Request:
Copy all of the records below verbatim.

==== Given data ====

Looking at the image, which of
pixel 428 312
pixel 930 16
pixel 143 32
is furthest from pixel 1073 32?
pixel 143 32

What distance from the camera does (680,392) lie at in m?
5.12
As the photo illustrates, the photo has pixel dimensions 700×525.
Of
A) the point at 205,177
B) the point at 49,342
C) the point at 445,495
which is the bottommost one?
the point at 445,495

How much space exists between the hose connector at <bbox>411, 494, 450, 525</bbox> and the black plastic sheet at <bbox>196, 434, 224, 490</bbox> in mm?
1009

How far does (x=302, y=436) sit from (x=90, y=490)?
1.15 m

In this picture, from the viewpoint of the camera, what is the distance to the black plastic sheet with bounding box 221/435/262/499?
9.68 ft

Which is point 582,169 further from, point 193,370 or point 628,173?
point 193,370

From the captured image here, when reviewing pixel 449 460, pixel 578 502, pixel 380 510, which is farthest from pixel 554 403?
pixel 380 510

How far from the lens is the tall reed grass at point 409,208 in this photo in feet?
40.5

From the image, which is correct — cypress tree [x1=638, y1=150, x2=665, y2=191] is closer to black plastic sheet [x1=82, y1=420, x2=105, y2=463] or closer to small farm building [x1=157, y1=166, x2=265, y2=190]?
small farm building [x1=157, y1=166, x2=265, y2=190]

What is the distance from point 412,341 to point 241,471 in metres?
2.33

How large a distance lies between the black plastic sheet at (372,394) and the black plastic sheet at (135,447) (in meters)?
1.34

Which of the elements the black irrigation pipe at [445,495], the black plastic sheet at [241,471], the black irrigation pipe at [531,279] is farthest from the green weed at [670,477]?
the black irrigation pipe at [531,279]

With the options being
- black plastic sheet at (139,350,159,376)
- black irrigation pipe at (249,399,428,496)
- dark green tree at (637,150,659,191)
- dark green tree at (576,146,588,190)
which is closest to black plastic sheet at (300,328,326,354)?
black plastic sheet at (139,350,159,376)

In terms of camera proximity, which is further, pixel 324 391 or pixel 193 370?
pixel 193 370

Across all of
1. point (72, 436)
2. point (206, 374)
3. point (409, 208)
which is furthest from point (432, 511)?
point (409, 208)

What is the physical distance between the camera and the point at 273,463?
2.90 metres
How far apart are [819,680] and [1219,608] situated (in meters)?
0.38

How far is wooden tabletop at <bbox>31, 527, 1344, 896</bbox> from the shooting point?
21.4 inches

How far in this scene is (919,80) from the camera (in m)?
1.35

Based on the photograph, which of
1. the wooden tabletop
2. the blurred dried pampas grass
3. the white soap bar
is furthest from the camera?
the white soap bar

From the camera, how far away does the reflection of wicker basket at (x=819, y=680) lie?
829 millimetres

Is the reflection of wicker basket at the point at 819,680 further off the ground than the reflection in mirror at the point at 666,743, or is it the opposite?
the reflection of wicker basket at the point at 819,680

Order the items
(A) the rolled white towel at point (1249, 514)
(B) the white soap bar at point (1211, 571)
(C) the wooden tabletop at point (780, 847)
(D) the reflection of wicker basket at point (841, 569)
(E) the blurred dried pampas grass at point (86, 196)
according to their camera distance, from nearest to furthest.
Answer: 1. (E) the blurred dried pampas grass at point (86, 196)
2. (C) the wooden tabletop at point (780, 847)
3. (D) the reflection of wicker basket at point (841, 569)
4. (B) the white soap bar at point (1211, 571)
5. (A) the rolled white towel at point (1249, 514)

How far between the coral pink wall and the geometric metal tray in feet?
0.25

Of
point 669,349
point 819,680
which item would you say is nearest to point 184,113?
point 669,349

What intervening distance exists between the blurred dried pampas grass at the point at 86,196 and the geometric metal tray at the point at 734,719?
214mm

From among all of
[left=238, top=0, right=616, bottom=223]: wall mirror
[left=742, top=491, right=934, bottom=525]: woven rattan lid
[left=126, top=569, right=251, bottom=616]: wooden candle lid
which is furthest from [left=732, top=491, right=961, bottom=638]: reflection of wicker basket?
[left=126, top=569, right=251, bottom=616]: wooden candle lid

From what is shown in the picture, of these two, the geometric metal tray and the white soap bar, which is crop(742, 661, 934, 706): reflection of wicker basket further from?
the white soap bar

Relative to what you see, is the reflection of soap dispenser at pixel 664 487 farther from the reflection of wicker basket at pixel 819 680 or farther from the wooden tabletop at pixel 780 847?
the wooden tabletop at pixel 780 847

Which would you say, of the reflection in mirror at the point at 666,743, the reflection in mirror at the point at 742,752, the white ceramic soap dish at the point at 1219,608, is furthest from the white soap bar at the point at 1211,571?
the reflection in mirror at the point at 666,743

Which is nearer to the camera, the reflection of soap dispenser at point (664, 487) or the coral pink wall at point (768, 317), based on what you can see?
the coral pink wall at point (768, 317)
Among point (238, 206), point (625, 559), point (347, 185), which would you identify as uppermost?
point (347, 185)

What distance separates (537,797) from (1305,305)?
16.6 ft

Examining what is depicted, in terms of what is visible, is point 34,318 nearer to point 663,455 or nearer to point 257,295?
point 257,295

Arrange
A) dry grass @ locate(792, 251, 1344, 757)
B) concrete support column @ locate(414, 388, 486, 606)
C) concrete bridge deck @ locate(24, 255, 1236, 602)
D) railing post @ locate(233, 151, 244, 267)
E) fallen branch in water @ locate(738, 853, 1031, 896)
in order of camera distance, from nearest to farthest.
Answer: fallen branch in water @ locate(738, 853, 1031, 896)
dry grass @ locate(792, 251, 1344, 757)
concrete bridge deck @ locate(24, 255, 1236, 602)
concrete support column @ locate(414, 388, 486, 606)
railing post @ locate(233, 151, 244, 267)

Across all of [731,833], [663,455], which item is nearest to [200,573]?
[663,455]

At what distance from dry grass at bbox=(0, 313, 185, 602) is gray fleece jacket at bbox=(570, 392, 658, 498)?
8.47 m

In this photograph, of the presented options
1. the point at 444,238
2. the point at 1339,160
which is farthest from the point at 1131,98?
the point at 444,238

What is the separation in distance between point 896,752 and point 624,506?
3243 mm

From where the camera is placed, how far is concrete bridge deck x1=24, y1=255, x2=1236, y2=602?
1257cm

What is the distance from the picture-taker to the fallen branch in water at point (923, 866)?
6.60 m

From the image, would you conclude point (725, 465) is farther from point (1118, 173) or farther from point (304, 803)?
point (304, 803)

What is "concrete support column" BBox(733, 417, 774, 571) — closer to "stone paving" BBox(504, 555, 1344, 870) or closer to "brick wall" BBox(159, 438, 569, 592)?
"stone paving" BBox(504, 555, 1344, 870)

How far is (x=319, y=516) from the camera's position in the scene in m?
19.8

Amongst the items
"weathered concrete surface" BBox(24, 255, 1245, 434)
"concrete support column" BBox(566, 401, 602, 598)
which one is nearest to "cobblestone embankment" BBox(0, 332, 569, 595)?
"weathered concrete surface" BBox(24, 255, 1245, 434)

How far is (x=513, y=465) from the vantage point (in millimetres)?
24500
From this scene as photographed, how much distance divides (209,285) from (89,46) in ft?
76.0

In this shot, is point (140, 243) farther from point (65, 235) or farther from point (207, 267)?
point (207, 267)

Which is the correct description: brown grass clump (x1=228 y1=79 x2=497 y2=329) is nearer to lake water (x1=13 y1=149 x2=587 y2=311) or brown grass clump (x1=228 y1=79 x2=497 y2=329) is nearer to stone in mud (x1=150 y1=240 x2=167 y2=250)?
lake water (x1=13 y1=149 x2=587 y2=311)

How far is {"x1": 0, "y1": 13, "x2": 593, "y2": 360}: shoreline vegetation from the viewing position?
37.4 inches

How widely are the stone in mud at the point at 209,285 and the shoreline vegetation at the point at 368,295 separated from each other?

====

Solution to this exercise:
Looking at the image, which of
pixel 428 312
pixel 930 16
pixel 143 32
is furthest from pixel 1073 32?
pixel 143 32

What distance from the camera does (680,392) lie at in m?
5.12
As the photo illustrates, the photo has pixel dimensions 700×525.
Of
A) the point at 205,177
B) the point at 49,342
C) the point at 445,495
which is the bottommost one?
the point at 445,495

How much space exists between the hose connector at <bbox>411, 494, 450, 525</bbox> and the black plastic sheet at <bbox>196, 434, 224, 490</bbox> in mm?
1009

How far does (x=302, y=436) sit from (x=90, y=490)?
1.15 m

In this picture, from the viewpoint of the camera, what is the distance to the black plastic sheet with bounding box 221/435/262/499?
9.68 ft

Which is point 582,169 further from, point 193,370 or point 628,173?
point 193,370

From the captured image here, when reviewing pixel 449 460, pixel 578 502, pixel 380 510, which is farthest from pixel 554 403?
pixel 380 510

How far from the lens is the tall reed grass at point 409,208 in this photo in feet?
40.5

From the image, which is correct — cypress tree [x1=638, y1=150, x2=665, y2=191] is closer to black plastic sheet [x1=82, y1=420, x2=105, y2=463] or closer to small farm building [x1=157, y1=166, x2=265, y2=190]?
small farm building [x1=157, y1=166, x2=265, y2=190]

What is the distance from point 412,341 to point 241,471 in metres?
2.33

How large a distance lies between the black plastic sheet at (372,394) and the black plastic sheet at (135,447) (in meters)?
1.34

Which of the elements the black irrigation pipe at [445,495], the black plastic sheet at [241,471], the black irrigation pipe at [531,279] is farthest from the green weed at [670,477]?
the black irrigation pipe at [531,279]

With the options being
- black plastic sheet at (139,350,159,376)
- black irrigation pipe at (249,399,428,496)
- dark green tree at (637,150,659,191)
- dark green tree at (576,146,588,190)
which is closest to black plastic sheet at (300,328,326,354)?
black plastic sheet at (139,350,159,376)

In terms of camera proximity, which is further, pixel 324 391 or pixel 193 370?
pixel 193 370

Across all of
1. point (72, 436)
2. point (206, 374)
3. point (409, 208)
which is furthest from point (432, 511)?
point (409, 208)

What is the physical distance between the camera and the point at 273,463?
2.90 metres
How far apart are [819,680] and [1219,608] situated (in meters)?
0.38

How far is wooden tabletop at <bbox>31, 527, 1344, 896</bbox> from the shooting point?
21.4 inches

How far in this scene is (919,80) from the camera (in m)?
1.35

Based on the photograph, which of
1. the wooden tabletop
2. the blurred dried pampas grass
3. the white soap bar
is furthest from the camera?
the white soap bar

From the camera, how far away does the reflection of wicker basket at (x=819, y=680) lie?
829 millimetres

Is the reflection of wicker basket at the point at 819,680 further off the ground than the reflection in mirror at the point at 666,743, or is it the opposite?
the reflection of wicker basket at the point at 819,680

Order the items
(A) the rolled white towel at point (1249, 514)
(B) the white soap bar at point (1211, 571)
(C) the wooden tabletop at point (780, 847)
(D) the reflection of wicker basket at point (841, 569)
(E) the blurred dried pampas grass at point (86, 196)
according to their camera distance, from nearest to furthest.
Answer: 1. (E) the blurred dried pampas grass at point (86, 196)
2. (C) the wooden tabletop at point (780, 847)
3. (D) the reflection of wicker basket at point (841, 569)
4. (B) the white soap bar at point (1211, 571)
5. (A) the rolled white towel at point (1249, 514)

How far between the coral pink wall and the geometric metal tray in feet?
0.25

Of
point 669,349
point 819,680
which item would you say is nearest to point 184,113?
point 669,349

What intervening distance exists between the blurred dried pampas grass at the point at 86,196 and the geometric metal tray at the point at 734,719?
214mm

From among all of
[left=238, top=0, right=616, bottom=223]: wall mirror
[left=742, top=491, right=934, bottom=525]: woven rattan lid
[left=126, top=569, right=251, bottom=616]: wooden candle lid
which is furthest from [left=732, top=491, right=961, bottom=638]: reflection of wicker basket?
[left=126, top=569, right=251, bottom=616]: wooden candle lid

From what is shown in the picture, of these two, the geometric metal tray and the white soap bar, which is crop(742, 661, 934, 706): reflection of wicker basket further from?
the white soap bar

Relative to what you see, is the reflection of soap dispenser at pixel 664 487 farther from the reflection of wicker basket at pixel 819 680 or farther from the wooden tabletop at pixel 780 847?
the wooden tabletop at pixel 780 847

Which would you say, of the reflection in mirror at the point at 666,743, the reflection in mirror at the point at 742,752, the white ceramic soap dish at the point at 1219,608, is furthest from the white soap bar at the point at 1211,571?
the reflection in mirror at the point at 666,743

Which is nearer to the camera, the reflection of soap dispenser at point (664, 487) or the coral pink wall at point (768, 317), based on what you can see?
the coral pink wall at point (768, 317)
Among point (238, 206), point (625, 559), point (347, 185), which would you identify as uppermost?
point (347, 185)

What distance separates (537,797) from (1305,305)?
16.6 ft

Examining what is depicted, in terms of what is visible, is point 34,318 nearer to point 663,455 or nearer to point 257,295?
point 257,295

Arrange
A) dry grass @ locate(792, 251, 1344, 757)
B) concrete support column @ locate(414, 388, 486, 606)
C) concrete bridge deck @ locate(24, 255, 1236, 602)
D) railing post @ locate(233, 151, 244, 267)
E) fallen branch in water @ locate(738, 853, 1031, 896)
in order of camera distance, from nearest to farthest.
Answer: fallen branch in water @ locate(738, 853, 1031, 896)
dry grass @ locate(792, 251, 1344, 757)
concrete bridge deck @ locate(24, 255, 1236, 602)
concrete support column @ locate(414, 388, 486, 606)
railing post @ locate(233, 151, 244, 267)

Across all of [731,833], [663,455], which item is nearest to [200,573]?
[663,455]

At what distance from dry grass at bbox=(0, 313, 185, 602) is gray fleece jacket at bbox=(570, 392, 658, 498)?
8.47 m

In this photograph, of the presented options
1. the point at 444,238
2. the point at 1339,160
which is farthest from the point at 1131,98?
the point at 444,238

What is the separation in distance between point 896,752 and point 624,506?
3243 mm

From where the camera is placed, how far is concrete bridge deck x1=24, y1=255, x2=1236, y2=602?
1257cm

What is the distance from the picture-taker to the fallen branch in water at point (923, 866)?
6.60 m

From the image, would you conclude point (725, 465) is farther from point (1118, 173) or farther from point (304, 803)?
point (304, 803)

What is "concrete support column" BBox(733, 417, 774, 571) — closer to "stone paving" BBox(504, 555, 1344, 870) or closer to "brick wall" BBox(159, 438, 569, 592)?
"stone paving" BBox(504, 555, 1344, 870)

How far is (x=319, y=516) from the camera's position in the scene in m?
19.8

Amongst the items
"weathered concrete surface" BBox(24, 255, 1245, 434)
"concrete support column" BBox(566, 401, 602, 598)
which one is nearest to "cobblestone embankment" BBox(0, 332, 569, 595)?
"weathered concrete surface" BBox(24, 255, 1245, 434)

How far is (x=513, y=465) from the vantage point (in millimetres)?
24500
From this scene as photographed, how much distance divides (209,285) from (89,46) in ft?
76.0

In this shot, is point (140, 243) farther from point (65, 235) or farther from point (207, 267)?
point (207, 267)

Which is the correct description: brown grass clump (x1=228 y1=79 x2=497 y2=329) is nearer to lake water (x1=13 y1=149 x2=587 y2=311) or brown grass clump (x1=228 y1=79 x2=497 y2=329) is nearer to stone in mud (x1=150 y1=240 x2=167 y2=250)?
lake water (x1=13 y1=149 x2=587 y2=311)

How far is {"x1": 0, "y1": 13, "x2": 593, "y2": 360}: shoreline vegetation from the viewing position?
37.4 inches

How widely are the stone in mud at the point at 209,285 and the shoreline vegetation at the point at 368,295 separated from each other?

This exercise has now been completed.